Batch Transcription Examples

Transcribe Batch Endpoint

The /transcribe_batch endpoint allows you to transcribe multiple audio files in a single request. This is useful for batch processing of audio files.

  • Command:
    curl -X 'POST' \
    'http://localhost:7860/transcribe_batch/' \
    -H 'accept: application/json' \
    -H 'Content-Type: multipart/form-data' \
    -F 'files=@samples/kannada_sample_1.wav;type=audio/x-wav' \
    -F 'files=@samples/kannada_sample_2.wav;type=audio/x-wav'
    
  • Expected Output:
    {
      "transcriptions": [
        "ಕರ್ನಾಟಕದ ರಾಜಧಾನಿ ಯಾವುದು",
        "ಬೆಂಗಳೂರು ಕರ್ನಾಟಕ ರಾಜ್ಯದ ರಾಜಧಾನಿ ಆಗಿದೆ ಕರ್ನಾಟಕದಲ್ಲಿ ನಾವು ಕನ್ನಡ ಮಾತನಾಡುತ್ತೇವೆ"
      ]
    }
    

Troubleshooting

  • Transcription errors: Verify the audio file is in WAV format, mono, and sampled at 16kHz.
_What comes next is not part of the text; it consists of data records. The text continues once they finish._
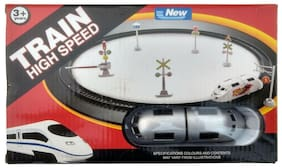 Train High Speed Metro Battery Operated Train Toy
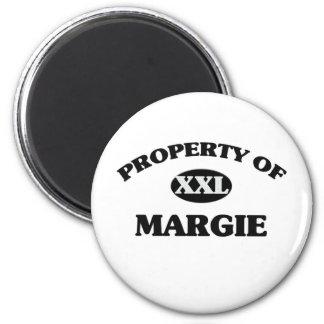Property of MARGIE Refrigerator Magnet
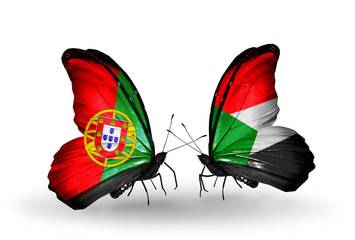 Two butterflies with flags Portugal and Sudan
Adjust using:
    ffmpeg -i sample_audio.wav -ac 1 -ar 16000 sample_audio_infer_ready.wav -y
    
  • Model not found: Download the required models using the huggingface-cli download commands above.
  • Port conflicts: Ensure port 7860 is free when running the FastAPI server.

Contributing

We welcome contributions! Please read the CONTRIBUTING.md file for guidelines on how to contribute to this project.

Also you can join the discord group to collaborate

References

Additional methods for Development

Running Nemo Model

  1. Download the Nemo model:
    wget https://objectstore.e2enetworks.net/indic-asr-public/indicConformer/ai4b_indicConformer_kn.nemo -O kannada.nemo
    
  2. Adjust the audio:
    ffmpeg -i sample_audio.wav -ac 1 -ar 16000 sample_audio_infer_ready.wav -y
    
  3. Run the program:
    python nemo_asr.py